An excerpt from the groups' legal argument points to some of the Trump administration's anti-immigrant policies:

The evidence now before the court establishes that the refugee claimants that Canada turns away at our borders are exposed to grave risks of detention and mistreatment in the U.S. and refoulement. Refugee claimants are being detained indefinitely, in conditions that are nothing short of cruel and unusual, simply for seeking protection. Those who failed to start their U.S. claims within a year of first arrival are barred from ever obtaining asylum. Whole classes of people are being excluded from protection under the Refugee Convention, including women fleeing gender-based persecution and those fleeing gang violence.

In efforts to discourage and prevent people from even seeking protection in the U.S., the administration has issued transit bans targeting Muslims, instituted "zero-tolerance" policies targeting Central American refugees, separated children from their parents and detained them, refused entry to almost all people seeking asylum at the southwestern border, and most recently rendered ineligible for asylum anyone who could have made a claim elsewhere before coming to the U.S.

Alex Neve, Amnesty International Canada's secretary attention, drew attention to the case in a recent Twitter thread in which he criticized "the indefensible and immoral fiction that the U.S. has an admirable refugee protection record. Nothing could be further from the despicable truth."

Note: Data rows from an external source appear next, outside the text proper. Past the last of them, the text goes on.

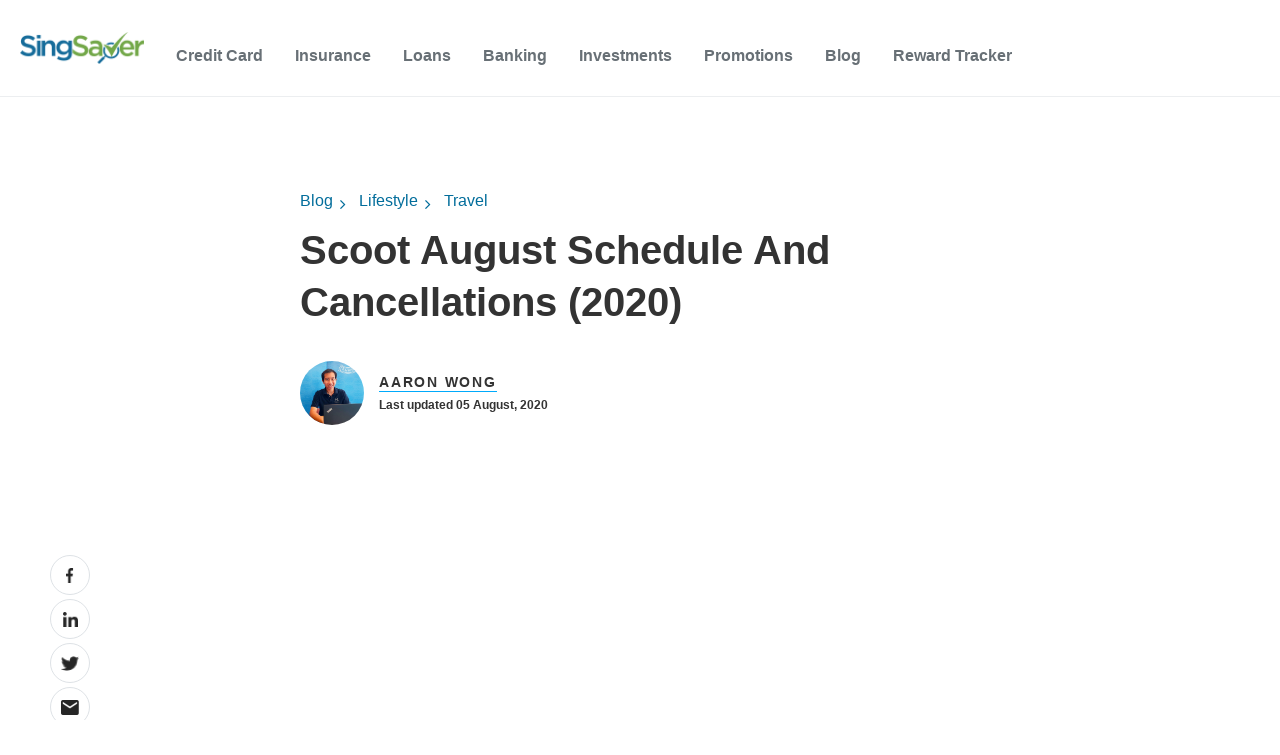

--- FILE ---
content_type: text/css
request_url: https://www.singsaver.com.sg/hubfs/hub_generated/module_assets/1/47635248881/1756298577497/module_Blog_Main_Banner.min.css
body_size: -30
content:
.blog_banner_section{background-repeat:no-repeat;background-size:cover;padding:80px 0}.Blog_heading h1,.blog_sub_head h6{color:#fff}.blog_sub_head h6{font-size:14px;font-weight:600;letter-spacing:1.75px;text-transform:uppercase}.Blog_heading h1{font-size:30px;font-weight:700;padding:16px}.content_section{text-align:center}@media (max-width:767px){.Blog_heading h1{font-size:30px;font-weight:600;padding:10px 0 0}.Blog_heading h1 br:empty{display:none}.blog_banner_section{padding:60px 0}}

The "cascading series of viciously, intentionally cruel (and unlawful) policies implemented over the past 2 1/2 years by the Trump administration," Neve wrote, are cause to end the Safe Third Country Agreement.

The "incoming Justin Trudeau government," Neve continued, "must call out U.S. refugee and border policy for what it is, disgraceful and illegal, and nothing that we will countenance or cooperate with in any way."

"The time for Canada to rely on the adequacy of the U.S. protection regime has come to a definitive end," added Justin Mohammed, Human Rights Law and Policy Campaigner at Amnesty International, in a statment.  "In the absence of action on the part of Canada's elected representatives to acknowledge the serious shortcomings of the U.S. refugee protection system, we now turn to the courts to ensure that Canada’s domestic and international legal obligations are upheld."  

The groups are set to hold a rally Monday outside the federal court in Toronto.